= Beginning of Section =
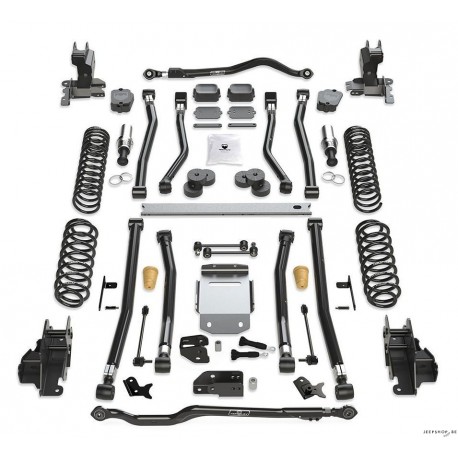 Réhausse 4,5" Teraflex Alpine RT4 LA ( long bras ) pour Jeep JL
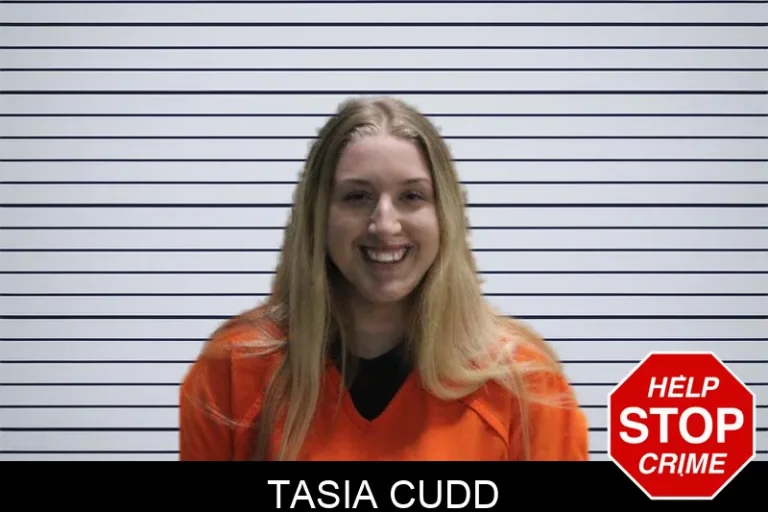 Tasia Cudd mugshot – Murray County , Georgia Tasia Cudd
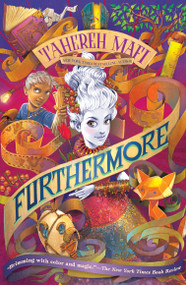 Furthermore - 9781101994771 by Tahereh Mafi, 9781101994771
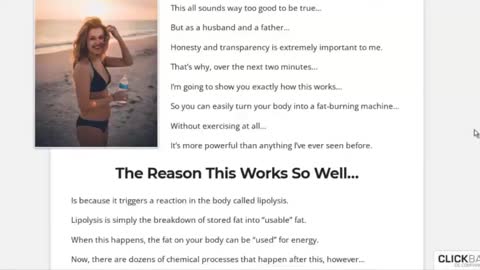 There Has Never Been Anything Like Burn Boost In The History Of Weight Loss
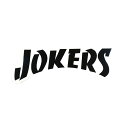 JOKERS SKATE SHOP OG LOGO ステッカー 大(横約15cm)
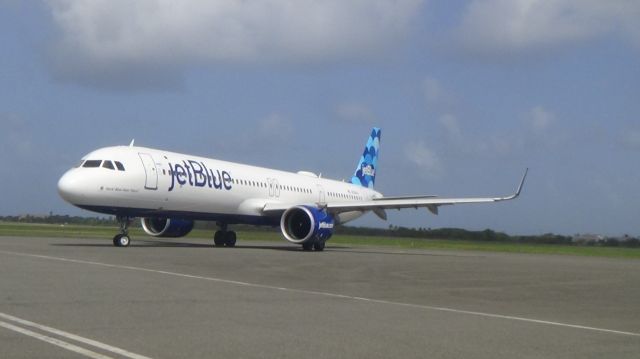 Airbus A321neo (N2048J)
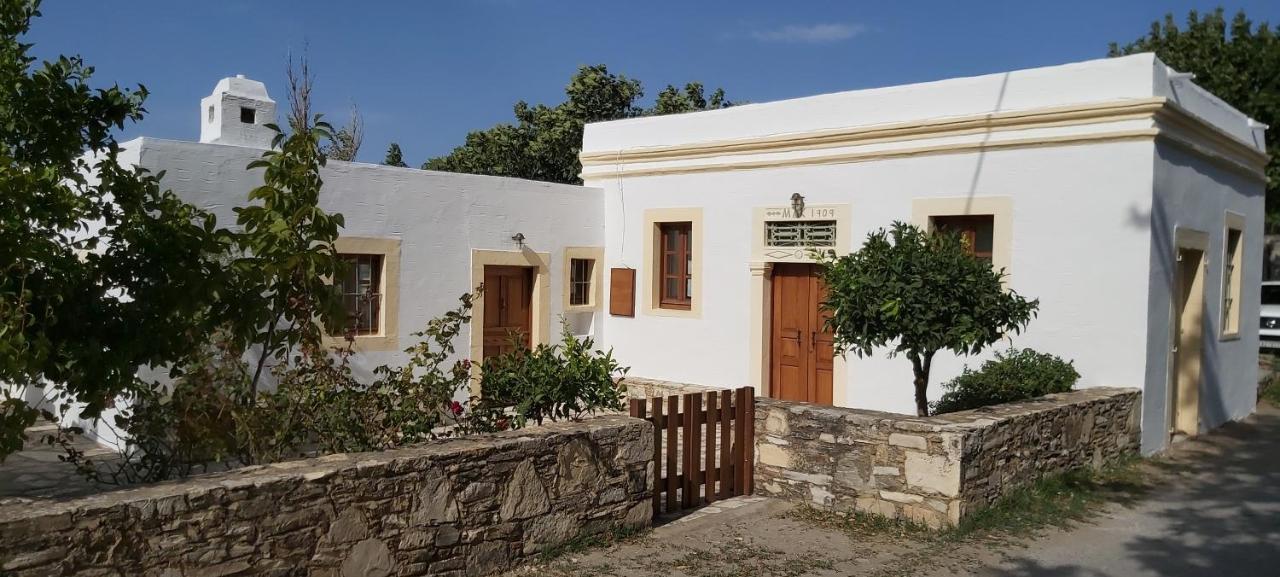 Small Traditional House In Asfendiou Kos Agios Dimitrios  Esterno foto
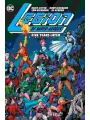 Legion Of Super-heroes Five Years Later Omnibus h/c vol 1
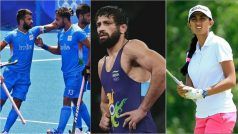 Highlights Tokyo Olympics 2020 India, Day 14: Wrestler Ravi Dahiya Settles For Silver, India Clinch Historic Bronze in Men’s Hockey; Golfer Aditi Ashok Keeps Medal Hopes Alive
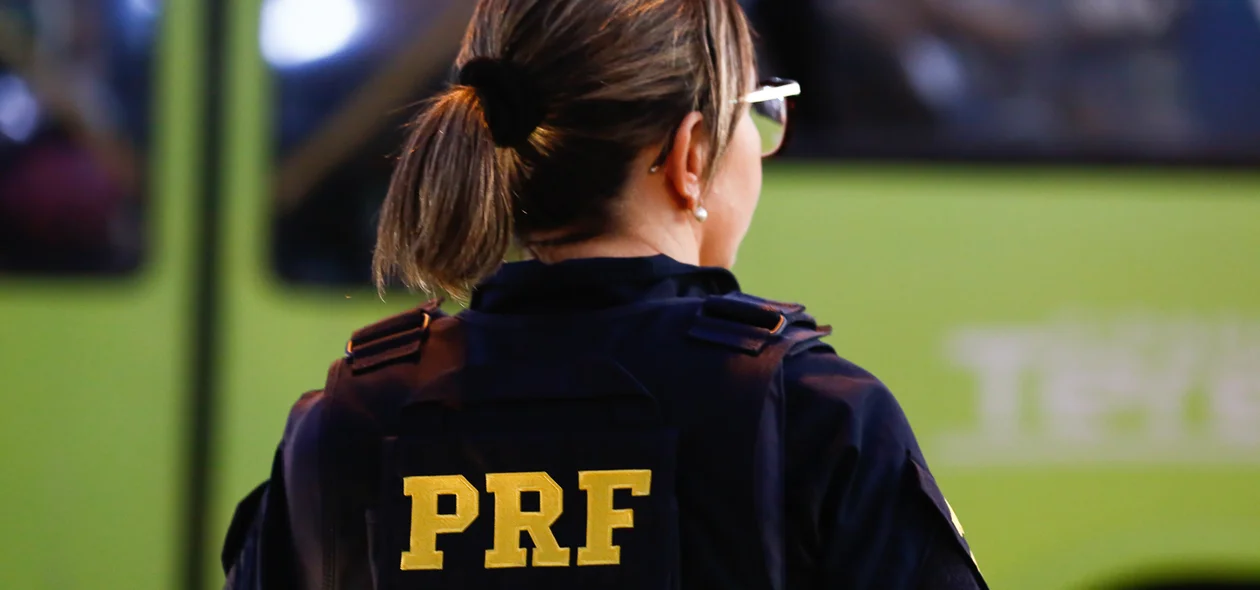 PRF esteve no local 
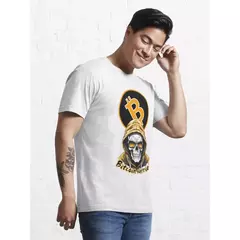 Camisa Bitcoin Warrior - Loja Urban Style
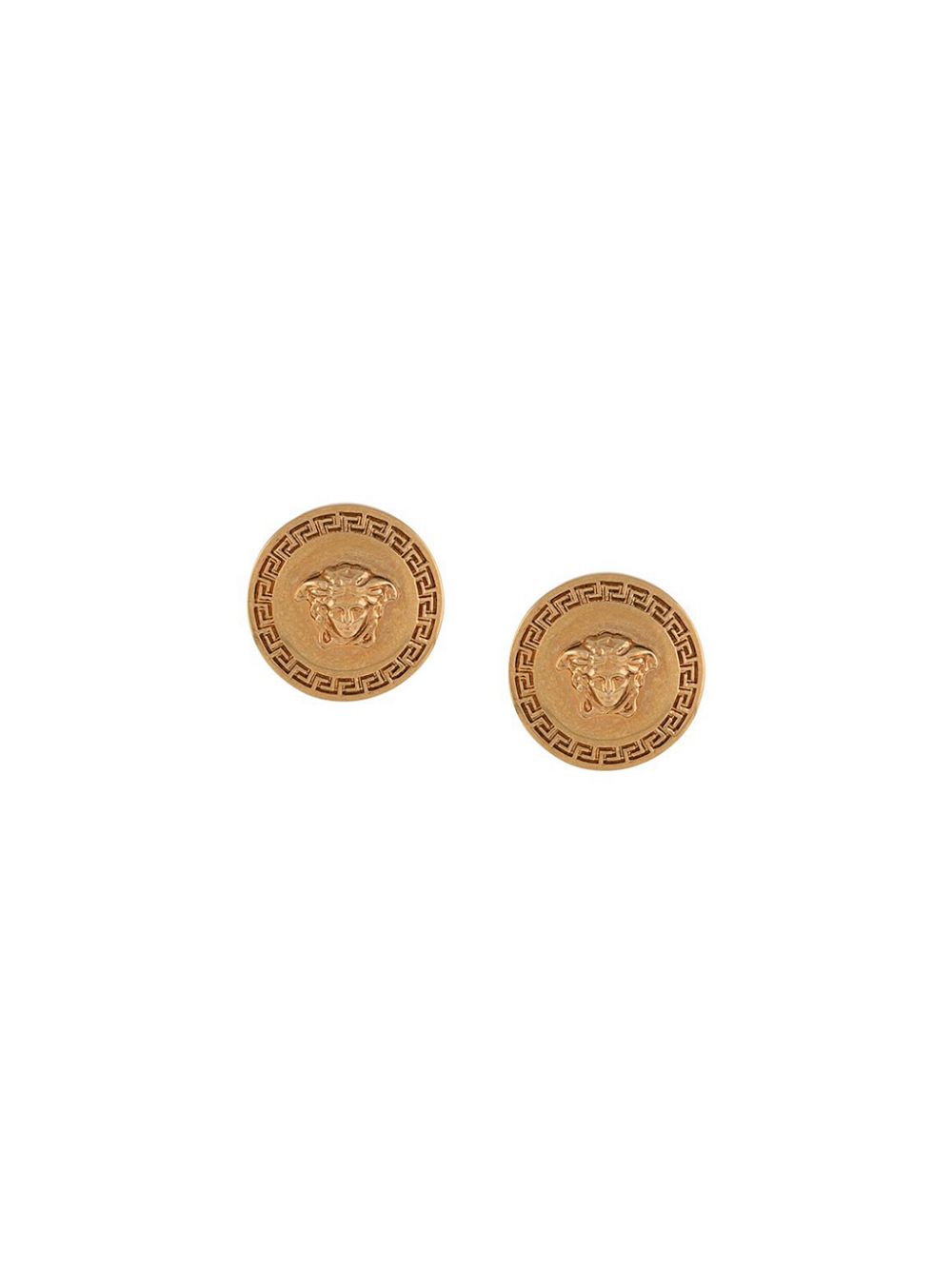 Versace Medusa '95 stud earrings Versace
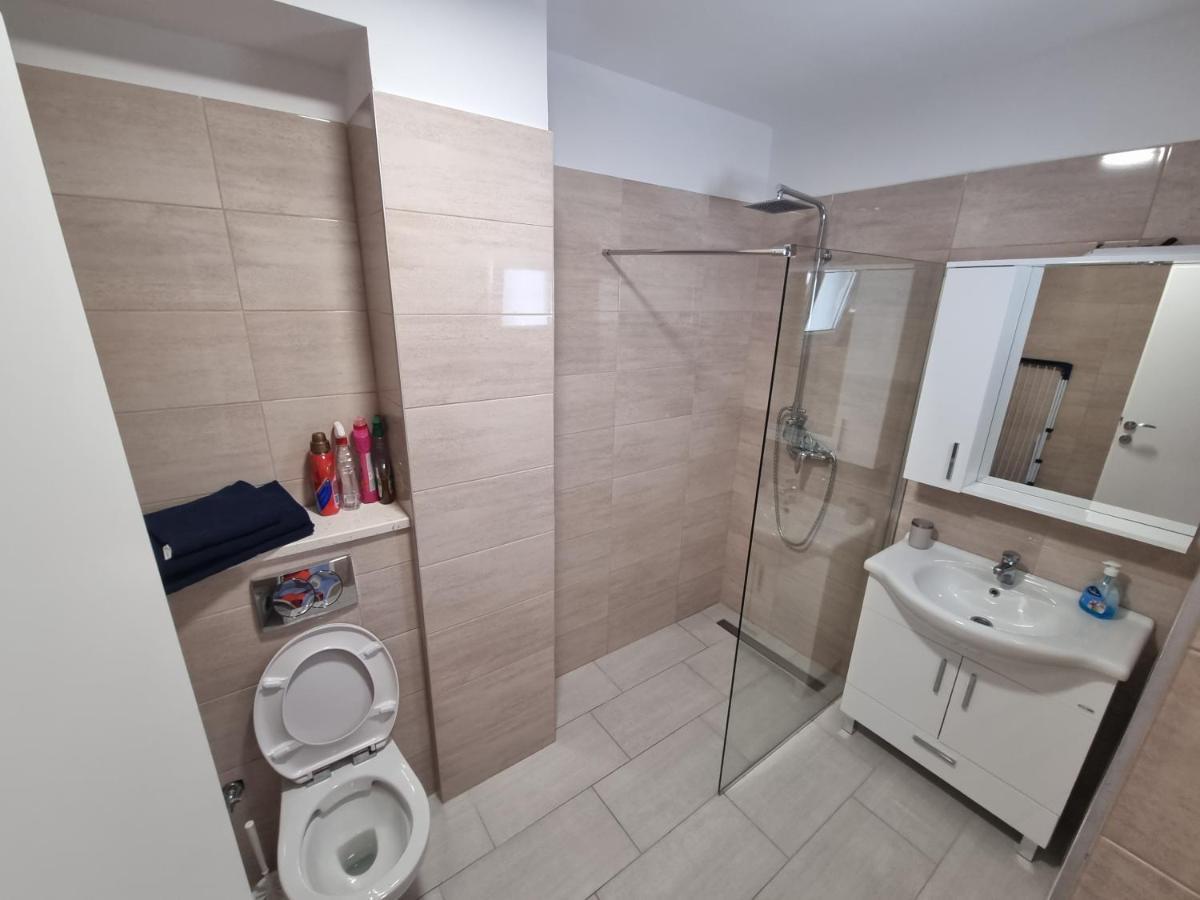 Apartman Telalovic Nečujam Exterior foto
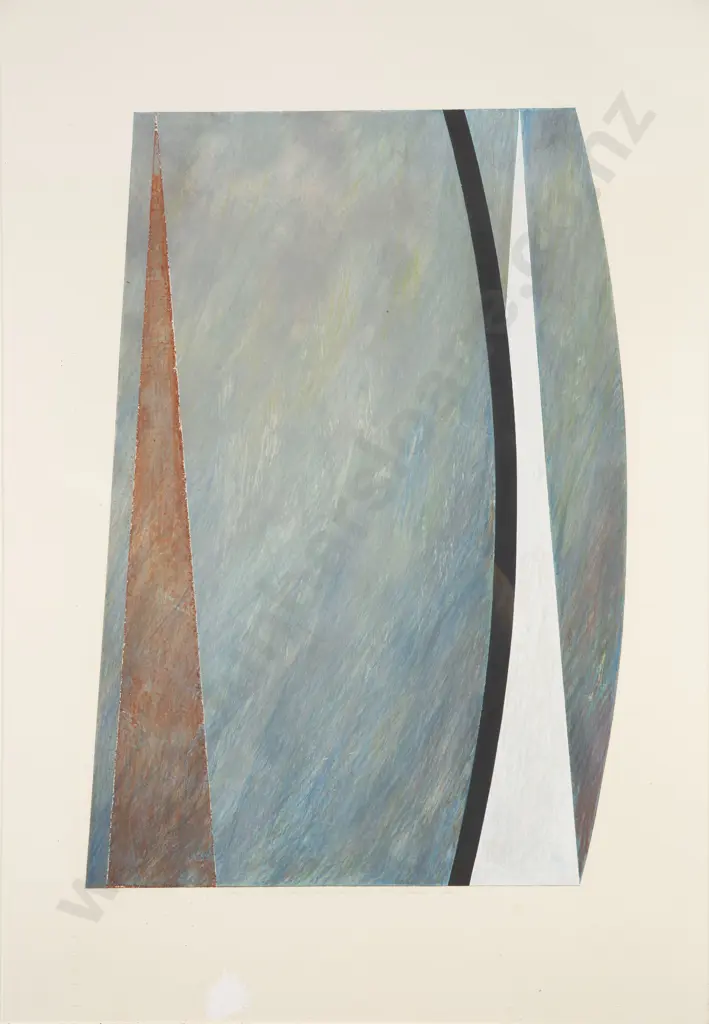 Roy Good (b 1945) - "Pacific Corporation" Series Image 1++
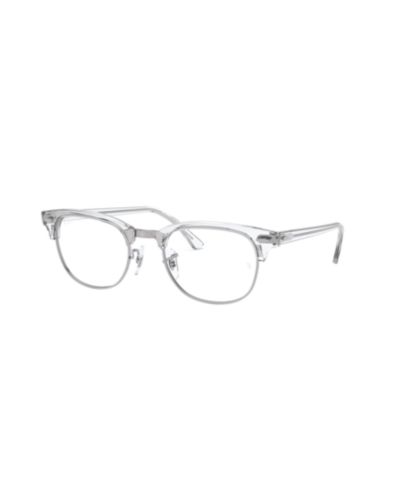Ray-Ban унисекс очки RB5154 Clubmaster из пластика, квадратные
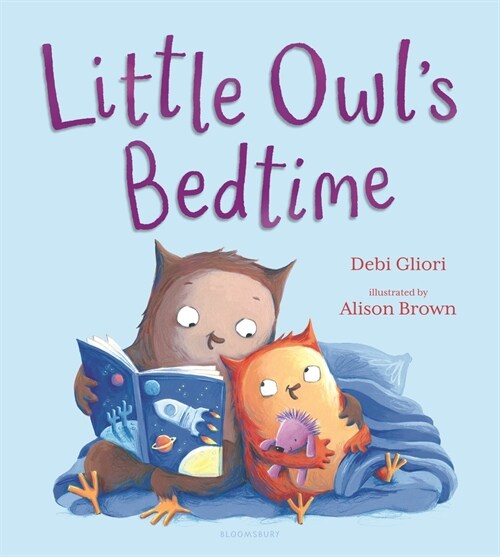 Little Owls Bedtime (Hardcover)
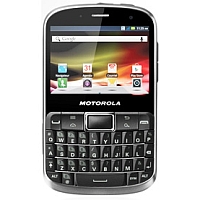 
Motorola Defy Pro XT560 supports frequency bands GSM and HSPA. Official announcement date is  July 2012. The device is working on an Android OS, v2.3 (Gingerbread) with a 1 GHz processor. M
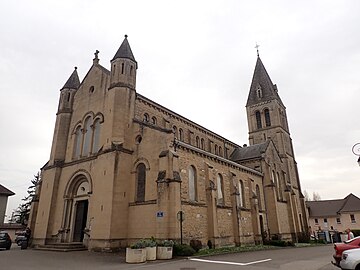 Église Saint-André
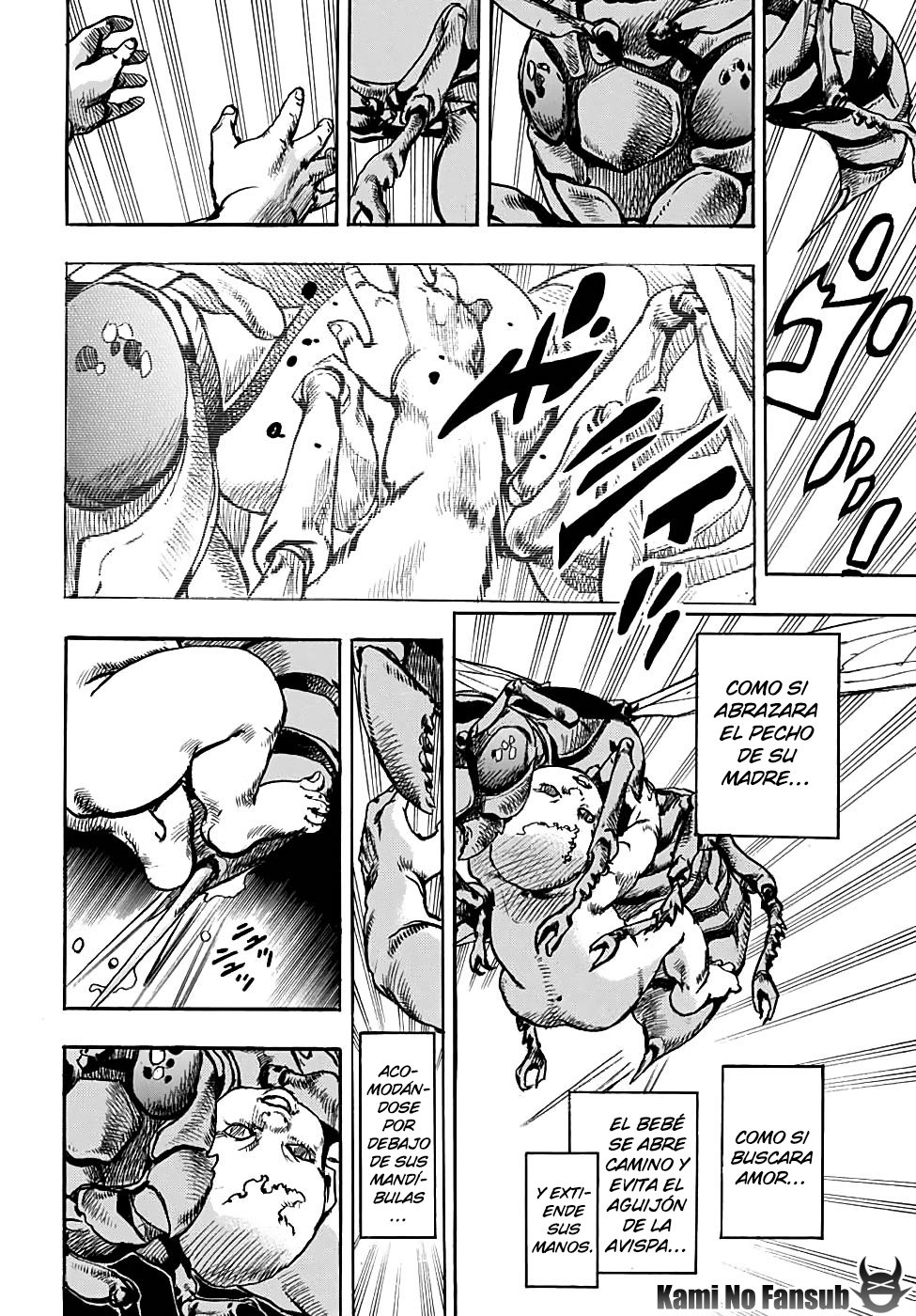 Read JoJo's Bizarre Adventure Parte 8 JoJolion ES Manga Online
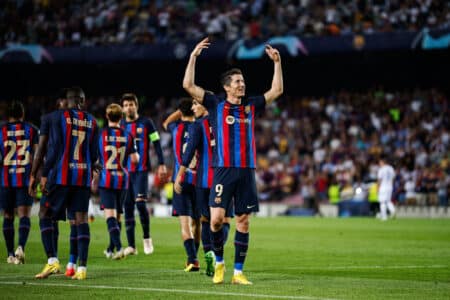 FC Barcelone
= End of Section =
All that should appear in the response is the run of lines from the one with "Apartman Telalovic Nečujam Exterior foto" through the final line of the records, restated exactly, with pictures omitted.

 Apartman Telalovic Nečujam Exterior foto
 Roy Good (b 1945) - "Pacific Corporation" Series Image 1++
Ray-Ban унисекс очки RB5154 Clubmaster из пластика, квадратные
 Little Owls Bedtime (Hardcover)
Motorola Defy Pro XT560 supports frequency bands GSM and HSPA. Official announcement date is  July 2012. The device is working on an Android OS, v2.3 (Gingerbread) with a 1 GHz processor. M
 Église Saint-André
 Read JoJo's Bizarre Adventure Parte 8 JoJolion ES Manga Online
 FC Barcelone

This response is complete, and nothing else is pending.